Com ser tudo isto tão óbvio que — repito — encabula um pouco enunciá-lo, convém reparar na significação que aqui tem o termo necessidade. Que quer dizer que o esquentar-se, alimentar-se, caminhar são necessidades do homem? Sem dúvida que são elas condições naturalmente necessárias para viver. O homem reconhece esta necessidade material ou objetiva e porque a reconhece a sente subjetivamente como necessidade. Mas note-se que esta sua necessidade é puramente condicional. A pedra solta no ar cai necessariamente, com necessidade categórica ou incondicional. Mas o homem pode perfeitamente não alimentar-se, como agora o mahátma Gandhi. Não é, pois, o alimentar-se necessário por si, é necessário para viver. Terá, pois, tanto de necessidade quanto seja necessário viver se se há de viver. Este viver é, pois, a necessidade originária de que todas as demais são meras consequências. Ora, já indicamos que o homem vive porque quer. A necessidade de viver não lhe é imposta à força, como lhe é imposto à matéria não poder aniquilar-se. A vida — necessidade das necessidades — é necessária apenas num sentido subjetivo; simplesmente porque o homem decide autocràticamente viver. É a necessidade criada por um ato de vontade, ato cujo sentido e origem prosseguiremos olhando de viés e de que partimos como de um fato bruto. Seja lá por que razão, acontece que o homem costuma ter um grande empenho em sobreviver, em estar no mundo, apesar de ser o único ente conhecido que tem a faculdade — ontológica ou metafisicamente tão estranha, tão paradoxal, tão conturbada — de poder aniquilar-se e deixar de estar aí, no mundo.

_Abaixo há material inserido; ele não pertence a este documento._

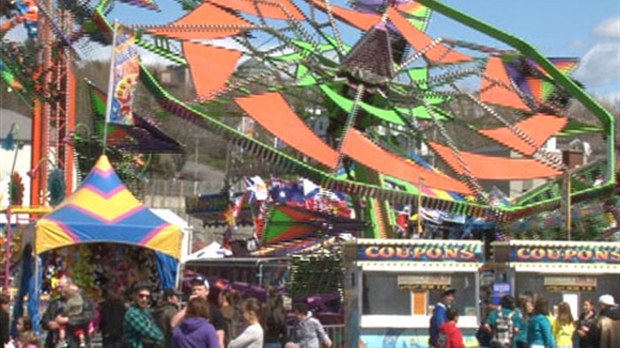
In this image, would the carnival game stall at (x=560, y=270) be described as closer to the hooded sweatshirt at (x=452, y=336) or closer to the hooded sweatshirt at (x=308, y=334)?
the hooded sweatshirt at (x=308, y=334)

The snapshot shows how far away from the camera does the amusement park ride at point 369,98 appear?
91.9ft

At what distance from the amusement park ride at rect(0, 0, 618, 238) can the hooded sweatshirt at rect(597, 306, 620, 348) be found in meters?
13.4

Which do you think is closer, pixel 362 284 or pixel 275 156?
pixel 362 284

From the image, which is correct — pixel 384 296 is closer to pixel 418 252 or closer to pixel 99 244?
pixel 418 252

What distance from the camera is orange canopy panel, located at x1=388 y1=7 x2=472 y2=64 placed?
31578 mm

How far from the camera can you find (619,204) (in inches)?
1254

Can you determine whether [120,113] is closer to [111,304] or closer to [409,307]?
[409,307]

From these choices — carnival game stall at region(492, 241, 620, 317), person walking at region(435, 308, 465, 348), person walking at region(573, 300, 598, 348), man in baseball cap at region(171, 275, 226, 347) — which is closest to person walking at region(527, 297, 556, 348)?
person walking at region(573, 300, 598, 348)

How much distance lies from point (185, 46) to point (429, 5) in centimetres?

E, pelo visto, esse empenho é tão grande que quando o homem não pode satisfazer as necessidades inerentes a sua vida, porque a natureza ao derredor não lhe propicia os meios inescusáveis, o homem não se resigna. Se, por falta de incêndio ou de caverna, não pode exercer a atividade ou fazer de esquentar-se, ou por falta de frutos, raízes, animais, a de alimentar-se, o homem põe em movimento uma segunda linha de atividades: faz fogo, faz um edifício, faz agricultura ou caçada. É o caso que aquele repertório de necessidades e o de atividades que as satisfazem diretamente, aproveitando os meios que estão já aí quando estão, são comuns ao homem e ao animal. A única coisa da qual não podemos estar certos é de se o animal tem o mesmo empenho que o homem em viver. Dir-se-á que é imprudente e até injusta esta dúvida. Por que o animal há de ter menos apego à vida que o homem? O que ocorre é que não tem os dotes intelectuais do homem para defender sua vida. Tudo isto é provavelmente bastante discreto, mas uma consideração um pouco cautelosa, que se atem aos fatos, encontra-se irrefragavelmente com que o animal, quando não pode exercer a atividade de seu repertório elemental para satisfazer uma necessidade — por exemplo, quando não há fogo nem caverna — não faz nada mais e se deixa morrer. O homem, ao contrário, dispara um novo tipo de fazer que consiste em produzir o que não estava aí na natureza, seja porque em absoluto não esteja, seja porque não está quando faz falta. Natureza não significa aqui senão o que rodeia ao homem, a circunstância. Assim faz fogo quando não há fogo, faz uma caverna, isto é, um edifício, quando não existe na paisagem, monta um cavalo ou fabrica um automóvel para suprimir espaço e tempo. Ora, note-se que fazer fogo é um fazer bem diverso de esquentar-se, que cultivar um campo é um fazer bem diverso de alimentar-se, e que fazer um automóvel não é correr. Agora começa a ver-se por que tivemos que insistir na truística definição de esquentar-se, alimentar-se e deslocar-se.